Tornek, who spent New Year’s Day morning riding in the Rose Parade and then the afternoon (and evening) watching the dramatic Georgia-Oklahoma Rose Bowl game, also took a step back and offered, “Of course we have continued discussions about the police department and use of force and that kind of issue, and we have continued discussions about minimum wage because it keeps ticking up, and some of the businesses continue to be concerned about that.”
At the same time, said Tornek, “We have new development in town that has been very encouraging, new entries like the breaking ground on the Kaiser Permanente Medical School and we have the continued growth of the entertainment and hospitality industry, with new restaurants opening all over town and few closing, but mostly new ones opening.”
“I think the city for the most part continues to move along in a positive way,” Tornek summarized.
As always, the budget is on Tornek’s mind each year.
“To me, the budget is the number one issue because everything else plays off of that. Our ability to deliver services and our ability to do what folks would like us to do all comes from what our financial position is, and as I have said, maybe too often, that unlike the federal government, we don’t get to print money.”

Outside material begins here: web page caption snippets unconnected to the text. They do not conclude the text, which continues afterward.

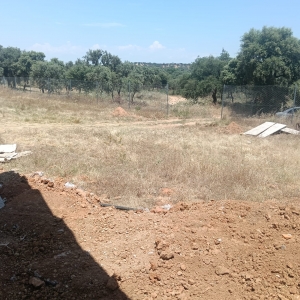 VENTA DE PARCELA EN DEHESILLA DE CALAMON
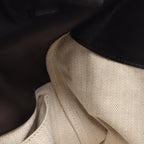 Hermes Handbag Oxa 2-Way Black Leather — view 7
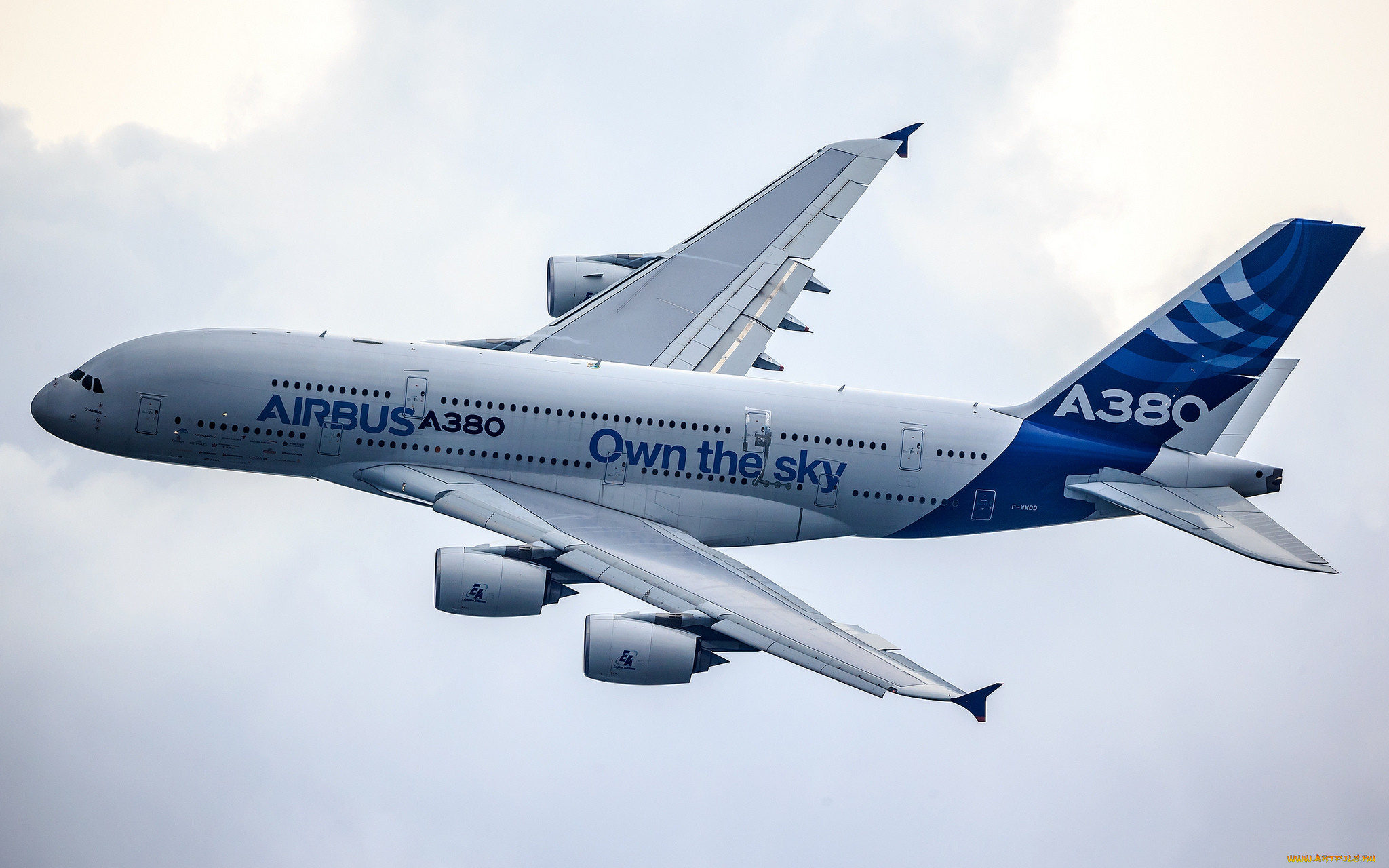 Картинки airbus a380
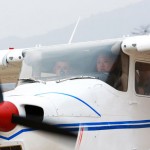 Власти КНДР решили устроить международное авиашоу осенью 2016 года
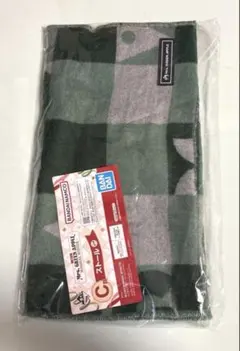 Mrs. GREEN APPLE ミセス 一番くじ C賞 ストール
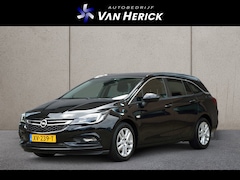 Opel Astra Sports Tourer - 1.0 Turbo Online Edition | Navigatie | Trekhaak | Dealeronderhouden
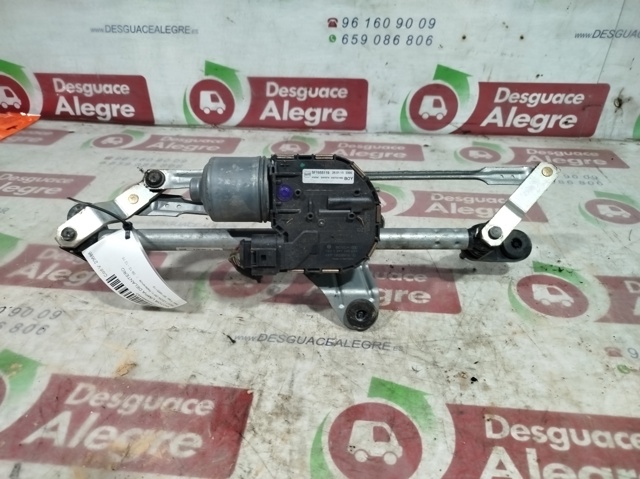 5F1955119 Motor limpiaparabrisas  en stock Sabadell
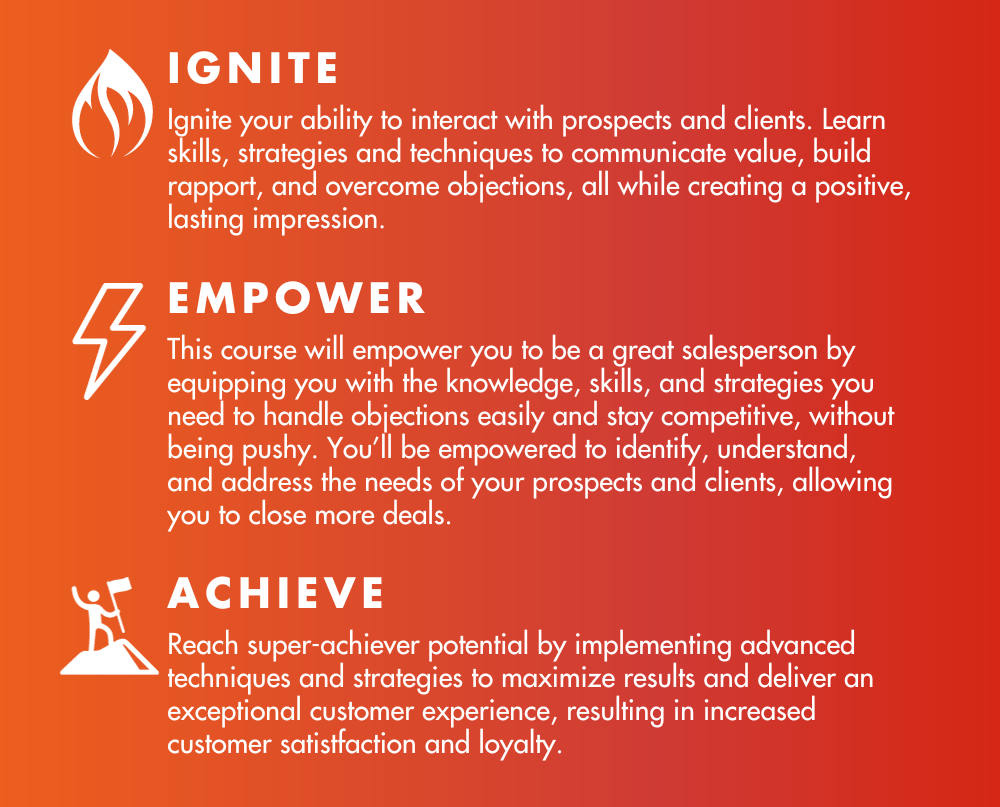sales-class-ignite-empower-achieve-graphic sales-class-ignite-empower-achieve-graphic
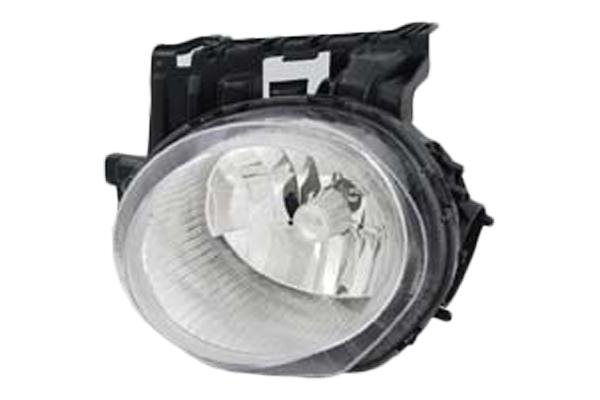 Tyc 20-9174-00-9 - 2011 nissan juke left replacement headlight assembly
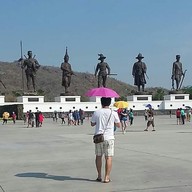 พระตำหนักสมเด็จพระเจ้าตากสินมหาราช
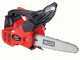 Valex Easy 26A - Motosega a scoppio da potatura - Lama Carving da 23cm 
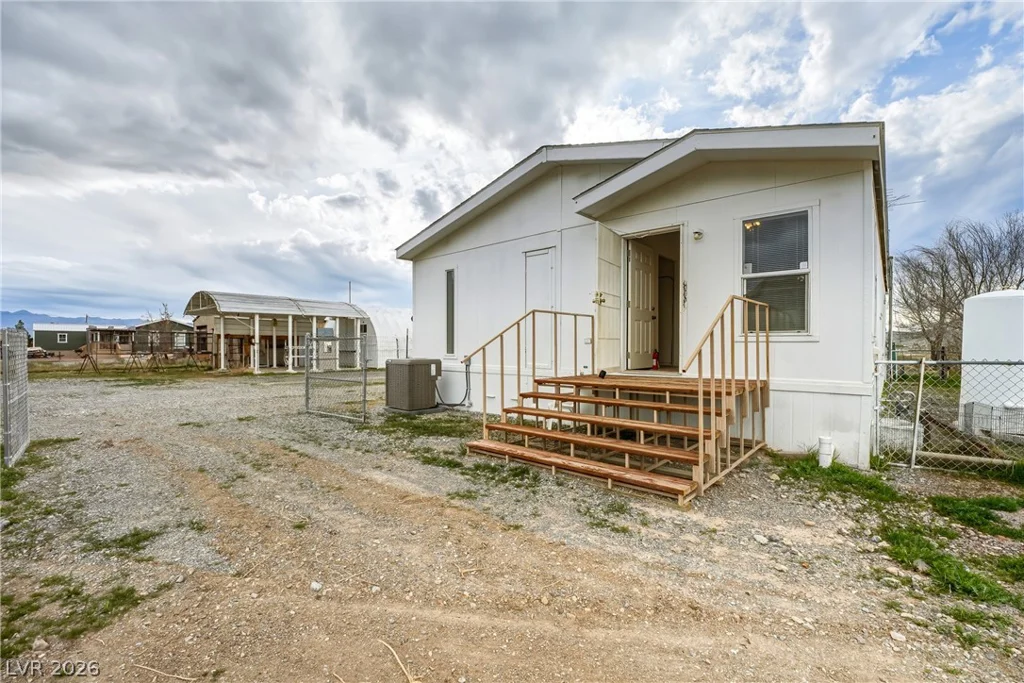 880 Oconnor, Pahrump, NV 89048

As Tornek explained, “The President and the Congress decide to give a huge change in the taxes, they do it on the basis of creating a trillion and a half dollars worth of new debt over a 10-year-period, but cities don’t get to do that. We don’t get to borrow money that way. We have to do it on a pay-as-you-go basis.
The Mayor said he believes that Pasadena will end the 2018-2019 fiscal year with “a balanced budget, but the preliminary forecast has us in the red.”
“So, he continued, “we’ve been working quietly in City Hall in terms of preparing the initial budgetary planning for next year, to figure out a way to not to be in the red, because I’m not going to be willing to put us in the deficit position. I’m only one vote on the city council, my colleagues on the council will make the decision about what they are prepared to do, but I’m not prepared to be in the red, so it’s my job as the Mayor in the ‘State of the City’ address is to lay out what we are going to do about it, or what I believe we should be doing about it. That’s what I intend to do.”
Tornek was unwilling to offer any further previews about his upcoming annual State of the City address, which he will give on Tuesday, January 16 at Marshall Fundamental School.
Then, taking a aerial view of the relationship between the City’s scope of activities on all fronts with being a resident and representative of the city, Mayor Tornek said, “I’ve been to a lot of activities, a lot of events and fundraisers and the message that I keep getting from people that live in the city is how grateful they are to live in Pasadena.”
Tornek continued, “It’s interesting when I get to talk to these people who are not Pasadena people who come in for these events, they are so enthralled with Pasadena.”
“Each of them has a little bit of reaction depending on what they’ve been exposed to specifically during their visit,” the Mayor expanded, “but they all comment on what a remarkable place this is and how lucky we are to live here. Some of us forget sometimes how lucky we are to live here, but most people don’t. Most people are grateful and appreciate what we have. They want to make sure that we don’t blow it.”
The Mayor will preside over the first City Council meeting of 2018 on Monday, January 8 at City Hall at 6:30 p.m.